2Guy Carcassonne, à la différence de nombre de ses collègues, est un self-made-man – notre pays d’héritiers n’a pas su traduire cette expression. Son père, déporté à Drancy dont sa mère réussit à l’extirper, est mort quand Guy n’avait que 10 ans, laissant sa famille démunie. Marié avec la Catalane Kika Sol, Guy fait sa thèse sur la transition démocratique en Espagne, tout en élevant leurs deux joyeux enfants, Marie et Nuria. Afin de payer le loyer, il fait, la nuit, des dossiers pour un avocat au Conseil d’État. Et quand vient le moment de payer les charges sociales, son compte bancaire à sec, il écrit sur son chèque des chiffres et des lettres différents. La Sécu doit donc le lui renvoyer – quelques semaines de gagnées.

3La difficulté à joindre les deux bouts n’altère ni sa joie ni sa confiance en la vie. Tout au contraire. Puisqu’elle lui fut dure en ses débuts, il n’a de cesse de l’aimer, de la rendre belle, élégante et libre, jusque dans le choix de chaussettes disparates.

4Malgré son originalité, l’Université finit par lui reconnaître ses talents hors normes : en 1983, il est reçu major à l’agrégation de droit public. La même année, il rencontre Claire Bretécher, leur fils Martin, espiègle comme son père, naît un an après. Guy Carcassonne joue au droit comme d’autres aux échecs, au go ou au poker. Pour le plaisir d’anticiper, d’encercler, de bluffer. Dans son temps libre, il préfère s’adonner au hasard de la roulette. Et aussi, voir ses enfants, ses petits-enfants, bien manger, voyager avec Claire, dévorer des livres, partager avec ses amis.

5Plusieurs résistants chiliens trouvent refuge auprès de lui. Technicien hors pair, il devient le meilleur des consultants. Finis les chèques mal libellés, il se met à bien gagner sa vie, ce qui lui permet de donner libre cours à sa générosité sans bornes. Cela n’entame en rien ses convictions, en un monde qui n’en connaît déjà plus guère. Il se consacre au service de Michel Rocard, des premières espérances de 1981 à la révocation de 1991. Et sans Carcassonne, le gouvernement Rocard serait tombé lors du vote de la csg. C’est alors que l’avocat Tony Dreyfus l’accueille dans ses bureaux. Leur complicité amicale ne connaît aucune faille.

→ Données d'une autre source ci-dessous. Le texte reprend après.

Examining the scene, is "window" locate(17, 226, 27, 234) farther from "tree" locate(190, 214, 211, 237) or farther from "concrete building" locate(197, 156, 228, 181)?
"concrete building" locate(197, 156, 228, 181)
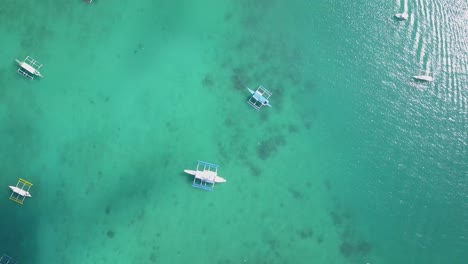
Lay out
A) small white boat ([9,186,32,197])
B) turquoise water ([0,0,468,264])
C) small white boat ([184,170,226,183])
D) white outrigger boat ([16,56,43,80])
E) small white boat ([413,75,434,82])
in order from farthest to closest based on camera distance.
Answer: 1. small white boat ([413,75,434,82])
2. turquoise water ([0,0,468,264])
3. white outrigger boat ([16,56,43,80])
4. small white boat ([184,170,226,183])
5. small white boat ([9,186,32,197])

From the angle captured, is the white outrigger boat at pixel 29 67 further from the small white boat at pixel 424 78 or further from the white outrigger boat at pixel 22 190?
the small white boat at pixel 424 78

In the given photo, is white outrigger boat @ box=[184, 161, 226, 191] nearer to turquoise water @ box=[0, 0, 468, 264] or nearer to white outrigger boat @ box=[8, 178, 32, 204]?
turquoise water @ box=[0, 0, 468, 264]

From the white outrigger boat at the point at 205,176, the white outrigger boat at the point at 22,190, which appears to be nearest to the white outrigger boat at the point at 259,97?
the white outrigger boat at the point at 205,176

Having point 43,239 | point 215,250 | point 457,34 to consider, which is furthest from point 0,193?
point 457,34

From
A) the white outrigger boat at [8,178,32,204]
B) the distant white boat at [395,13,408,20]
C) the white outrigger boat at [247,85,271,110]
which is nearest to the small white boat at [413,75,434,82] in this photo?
the distant white boat at [395,13,408,20]

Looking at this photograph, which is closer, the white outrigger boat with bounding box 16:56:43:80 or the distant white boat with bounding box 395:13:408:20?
the white outrigger boat with bounding box 16:56:43:80

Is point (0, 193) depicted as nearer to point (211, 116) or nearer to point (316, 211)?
point (211, 116)

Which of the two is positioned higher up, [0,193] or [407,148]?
[407,148]
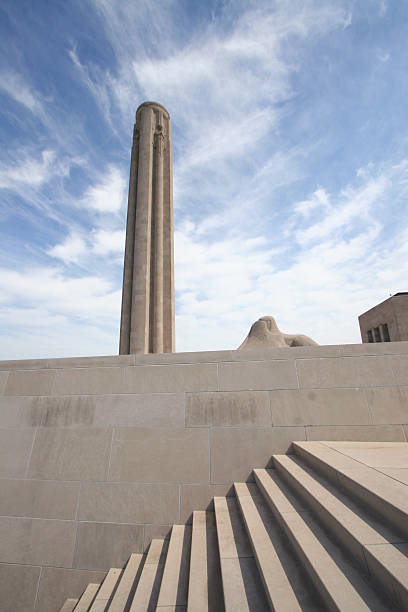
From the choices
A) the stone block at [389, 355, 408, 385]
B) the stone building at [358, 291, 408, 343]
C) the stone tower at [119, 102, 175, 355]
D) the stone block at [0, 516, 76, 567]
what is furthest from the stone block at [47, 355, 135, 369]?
the stone building at [358, 291, 408, 343]

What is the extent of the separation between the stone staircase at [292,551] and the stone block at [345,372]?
116 cm

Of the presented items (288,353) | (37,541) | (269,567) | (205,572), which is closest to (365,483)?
(269,567)

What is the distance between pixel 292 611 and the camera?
2137 mm

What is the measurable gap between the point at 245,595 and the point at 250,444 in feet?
8.43

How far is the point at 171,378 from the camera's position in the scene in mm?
5590

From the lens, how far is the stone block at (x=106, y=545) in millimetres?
4801

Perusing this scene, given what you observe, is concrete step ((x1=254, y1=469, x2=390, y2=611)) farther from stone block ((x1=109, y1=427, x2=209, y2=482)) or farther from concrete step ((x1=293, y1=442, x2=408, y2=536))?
stone block ((x1=109, y1=427, x2=209, y2=482))

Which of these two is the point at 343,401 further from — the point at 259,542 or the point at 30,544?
the point at 30,544

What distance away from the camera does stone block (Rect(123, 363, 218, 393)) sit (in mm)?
5484

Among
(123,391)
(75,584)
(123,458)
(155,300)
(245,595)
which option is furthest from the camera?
(155,300)

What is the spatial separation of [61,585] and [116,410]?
117 inches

6Guy Carcassonne compte de grands avocats parmi ses intimes, tels Gilles August et Jean-Alain Michel. Il ne s’inscrit cependant jamais au barreau, refusant de dépendre d’un ordre. Toujours cette exigence de liberté. Il devient un rich lonesome juriste dans toutes les branches du droit public. Constitutionnaliste reconnu, il est sollicité dans de nombreux pays. Il répond – en ces cas toujours gracieusement. Malgré un grand talent d’écriture, il répugne à s’aventurer au-delà de l’article. Il préfère suggérer des textes pour la revue Pouvoirs ou, parfois, en écrire quelques-uns. Il faudra insister pour lever ses pudeurs et passer aux livres.

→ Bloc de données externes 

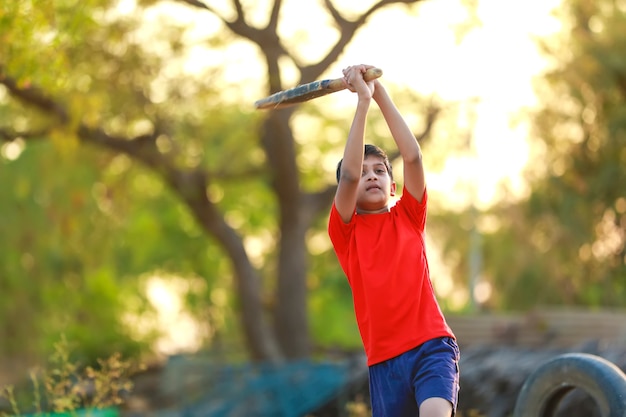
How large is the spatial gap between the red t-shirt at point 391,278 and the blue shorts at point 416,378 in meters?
0.04

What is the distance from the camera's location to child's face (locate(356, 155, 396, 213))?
183 inches

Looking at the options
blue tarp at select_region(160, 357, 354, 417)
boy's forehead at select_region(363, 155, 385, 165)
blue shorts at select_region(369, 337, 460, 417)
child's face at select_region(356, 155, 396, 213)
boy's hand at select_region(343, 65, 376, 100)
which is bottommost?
blue tarp at select_region(160, 357, 354, 417)

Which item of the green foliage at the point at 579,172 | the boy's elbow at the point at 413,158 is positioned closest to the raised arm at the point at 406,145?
the boy's elbow at the point at 413,158

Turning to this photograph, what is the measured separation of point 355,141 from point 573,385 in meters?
2.27

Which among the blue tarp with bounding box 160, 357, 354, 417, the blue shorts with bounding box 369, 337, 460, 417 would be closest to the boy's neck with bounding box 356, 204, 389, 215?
the blue shorts with bounding box 369, 337, 460, 417

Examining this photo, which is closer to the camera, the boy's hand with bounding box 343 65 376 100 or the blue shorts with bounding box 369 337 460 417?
the blue shorts with bounding box 369 337 460 417

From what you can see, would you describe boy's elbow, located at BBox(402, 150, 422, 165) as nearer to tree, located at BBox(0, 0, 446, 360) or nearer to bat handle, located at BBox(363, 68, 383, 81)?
bat handle, located at BBox(363, 68, 383, 81)

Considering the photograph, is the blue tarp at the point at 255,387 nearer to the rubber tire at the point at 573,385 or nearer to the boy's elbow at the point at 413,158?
the rubber tire at the point at 573,385

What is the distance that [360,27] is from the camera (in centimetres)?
1327

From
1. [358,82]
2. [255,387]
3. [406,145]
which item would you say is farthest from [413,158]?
[255,387]

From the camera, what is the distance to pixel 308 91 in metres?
4.72

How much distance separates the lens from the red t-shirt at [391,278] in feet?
14.4

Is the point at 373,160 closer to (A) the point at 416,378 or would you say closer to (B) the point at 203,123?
(A) the point at 416,378

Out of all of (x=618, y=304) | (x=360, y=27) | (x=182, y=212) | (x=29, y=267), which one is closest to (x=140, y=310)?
(x=182, y=212)
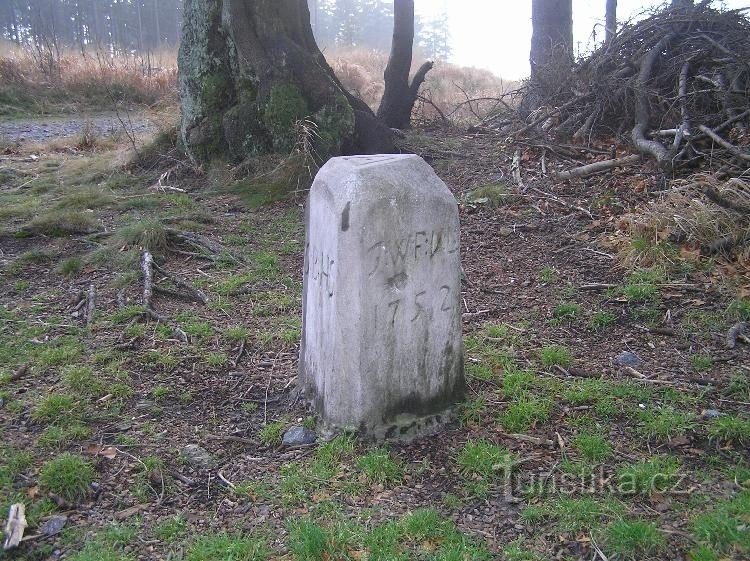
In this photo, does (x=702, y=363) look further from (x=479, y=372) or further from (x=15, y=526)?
(x=15, y=526)

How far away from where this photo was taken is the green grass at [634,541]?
2.52 metres

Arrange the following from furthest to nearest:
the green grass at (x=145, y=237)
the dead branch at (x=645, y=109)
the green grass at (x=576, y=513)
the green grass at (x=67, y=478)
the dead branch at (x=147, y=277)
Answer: the dead branch at (x=645, y=109)
the green grass at (x=145, y=237)
the dead branch at (x=147, y=277)
the green grass at (x=67, y=478)
the green grass at (x=576, y=513)

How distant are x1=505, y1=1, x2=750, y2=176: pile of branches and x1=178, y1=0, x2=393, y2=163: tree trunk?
252 cm

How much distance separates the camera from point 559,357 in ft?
13.5

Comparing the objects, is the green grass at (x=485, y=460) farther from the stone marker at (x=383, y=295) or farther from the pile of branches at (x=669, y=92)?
the pile of branches at (x=669, y=92)

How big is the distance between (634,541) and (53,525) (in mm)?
2442

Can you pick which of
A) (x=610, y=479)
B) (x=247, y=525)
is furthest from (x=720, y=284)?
(x=247, y=525)

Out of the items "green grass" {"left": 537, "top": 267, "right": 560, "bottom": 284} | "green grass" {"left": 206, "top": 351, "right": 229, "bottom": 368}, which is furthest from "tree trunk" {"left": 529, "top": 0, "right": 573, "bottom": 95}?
"green grass" {"left": 206, "top": 351, "right": 229, "bottom": 368}

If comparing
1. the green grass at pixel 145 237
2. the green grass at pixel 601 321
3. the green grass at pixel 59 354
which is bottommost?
the green grass at pixel 59 354

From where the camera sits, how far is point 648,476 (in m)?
2.92

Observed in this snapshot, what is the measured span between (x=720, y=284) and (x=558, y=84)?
4.87m

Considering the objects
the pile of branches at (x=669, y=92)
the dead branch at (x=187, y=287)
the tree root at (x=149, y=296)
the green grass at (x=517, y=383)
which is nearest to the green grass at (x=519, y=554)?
the green grass at (x=517, y=383)

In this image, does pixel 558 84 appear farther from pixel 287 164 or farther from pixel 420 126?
pixel 287 164

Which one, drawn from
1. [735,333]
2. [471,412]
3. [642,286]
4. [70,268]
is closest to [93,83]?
Result: [70,268]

7Il le fait sur la QPC, la question prioritaire de constitutionnalité – pour laquelle nous nous sommes tant battus. Il participe à la continuation de l’Histoire de la Ve République, de Jean-Jacques Chevallier (Dalloz), au-delà de la période 1958-1974 initialement traitée par ce grand auteur. Et, surtout, en 1996, il produit son maître ouvrage : La Constitution (Seuil) – onze éditions poche de ce commentaire savant et drôle, préfacé par le doyen Vedel qui le chérissait. Il exerce sa verve critique contre nombre de règles et us du régime, tonne contre les parlementaires utilisant trop peu leurs prérogatives, pourfend le cumul des mandats… Mais il ne cesse de défendre la Ve République, grâce à laquelle un pouvoir, choisi par le peuple, peut enfin s’exercer.

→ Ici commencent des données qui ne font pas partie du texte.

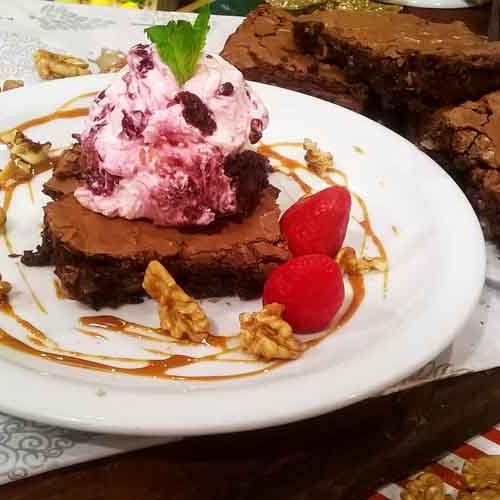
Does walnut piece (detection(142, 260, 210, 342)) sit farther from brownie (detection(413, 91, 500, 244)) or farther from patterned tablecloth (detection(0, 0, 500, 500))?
brownie (detection(413, 91, 500, 244))

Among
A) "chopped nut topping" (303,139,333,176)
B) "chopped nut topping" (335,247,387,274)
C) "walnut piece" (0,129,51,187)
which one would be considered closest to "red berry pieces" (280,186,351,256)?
"chopped nut topping" (335,247,387,274)

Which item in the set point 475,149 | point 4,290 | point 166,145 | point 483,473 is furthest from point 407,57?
point 4,290

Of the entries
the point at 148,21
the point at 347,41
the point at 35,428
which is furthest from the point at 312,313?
the point at 148,21

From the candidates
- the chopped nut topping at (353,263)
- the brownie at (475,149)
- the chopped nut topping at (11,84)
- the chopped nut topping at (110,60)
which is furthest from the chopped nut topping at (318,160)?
the chopped nut topping at (11,84)

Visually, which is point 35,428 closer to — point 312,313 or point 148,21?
point 312,313

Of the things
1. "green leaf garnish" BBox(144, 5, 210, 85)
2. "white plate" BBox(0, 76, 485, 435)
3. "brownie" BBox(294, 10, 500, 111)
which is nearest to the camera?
"white plate" BBox(0, 76, 485, 435)

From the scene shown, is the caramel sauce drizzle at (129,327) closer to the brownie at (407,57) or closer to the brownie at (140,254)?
the brownie at (140,254)
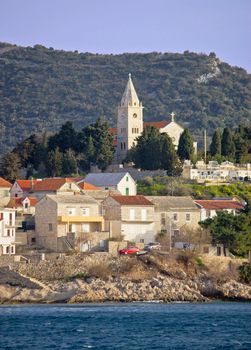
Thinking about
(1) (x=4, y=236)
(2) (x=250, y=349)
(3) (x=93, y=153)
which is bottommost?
(2) (x=250, y=349)

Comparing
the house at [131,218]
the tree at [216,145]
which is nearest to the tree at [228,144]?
the tree at [216,145]

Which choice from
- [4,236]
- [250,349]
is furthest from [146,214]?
[250,349]

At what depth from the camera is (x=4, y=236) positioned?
97312mm

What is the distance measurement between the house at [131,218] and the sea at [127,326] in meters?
13.6

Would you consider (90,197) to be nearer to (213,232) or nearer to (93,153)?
(213,232)

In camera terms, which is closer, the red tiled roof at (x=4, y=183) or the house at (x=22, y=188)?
the house at (x=22, y=188)

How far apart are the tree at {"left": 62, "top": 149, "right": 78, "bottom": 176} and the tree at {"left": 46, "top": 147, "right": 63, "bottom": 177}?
343mm

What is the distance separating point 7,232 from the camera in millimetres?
98000

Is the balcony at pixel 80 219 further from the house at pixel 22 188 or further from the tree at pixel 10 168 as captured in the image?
the tree at pixel 10 168

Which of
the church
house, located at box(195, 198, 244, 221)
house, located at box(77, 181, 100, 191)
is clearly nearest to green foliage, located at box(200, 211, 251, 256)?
house, located at box(195, 198, 244, 221)

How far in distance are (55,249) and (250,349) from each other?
1197 inches

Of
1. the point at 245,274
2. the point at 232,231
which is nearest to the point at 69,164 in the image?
the point at 232,231

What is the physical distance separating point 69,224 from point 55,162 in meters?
23.3

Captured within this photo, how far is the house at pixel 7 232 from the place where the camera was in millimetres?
96812
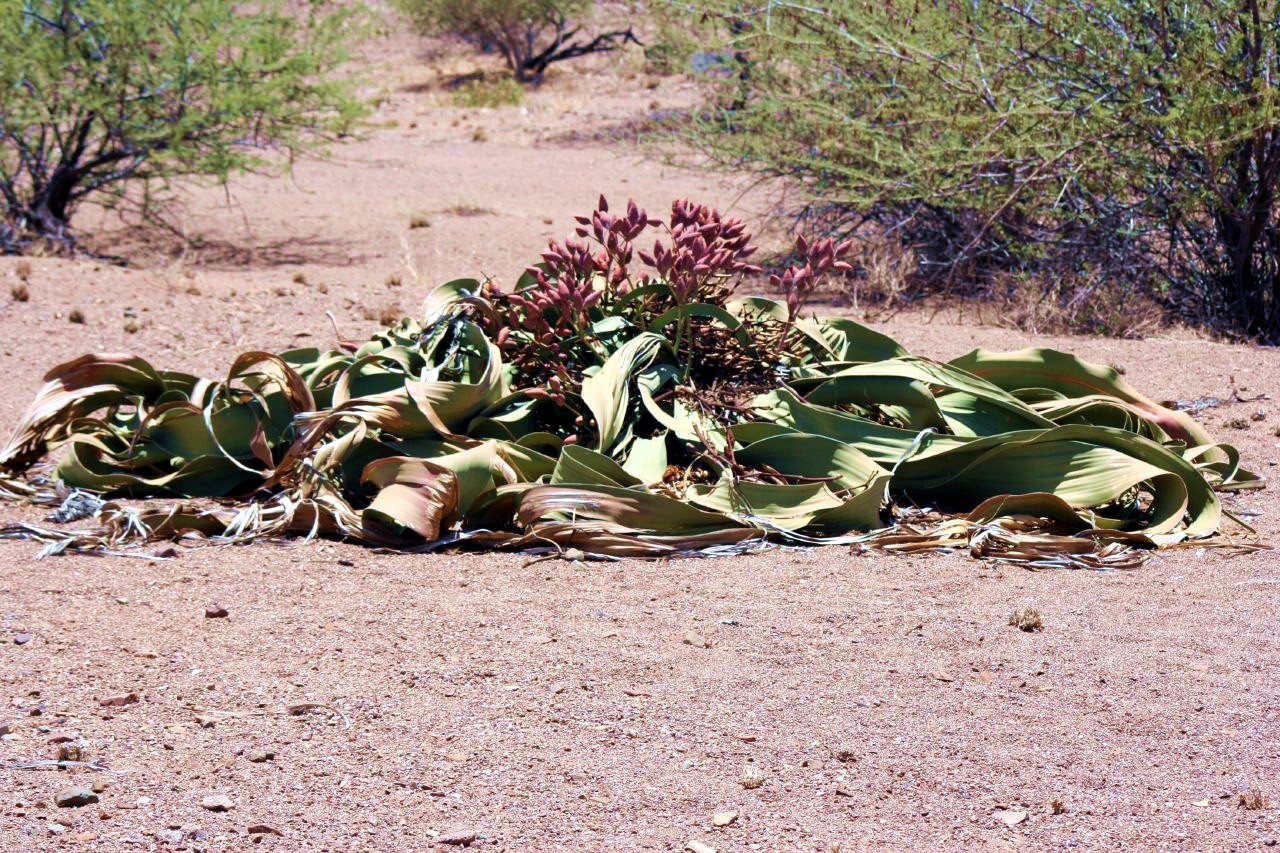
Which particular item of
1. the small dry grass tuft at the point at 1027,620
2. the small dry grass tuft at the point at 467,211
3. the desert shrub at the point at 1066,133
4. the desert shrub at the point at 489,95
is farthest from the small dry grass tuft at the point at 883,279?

8Indépendamment des prestiges de la République, d’abord au groupe socialiste à l’Assemblée, puis aux côtés de Michel Rocard, au-delà de ses consultations recherchées, il n’eut qu’une passion, l’Université. Étudiant, assistant, maître-assistant, professeur, il fut toujours fidèle à Nanterre, malgré tous les appels du pied de Paris I-Sorbonne ou de Sciences Po.

9La réussite d’un étudiant « fils de rien », comme disait Brel, lui procurait le plus grand de ses bonheurs. Artiste du droit et de la vie, il lui restait tant à nous apporter. Sa mort est, comme souvent, trop injuste. Sa vie, comme rarement, exemplaire.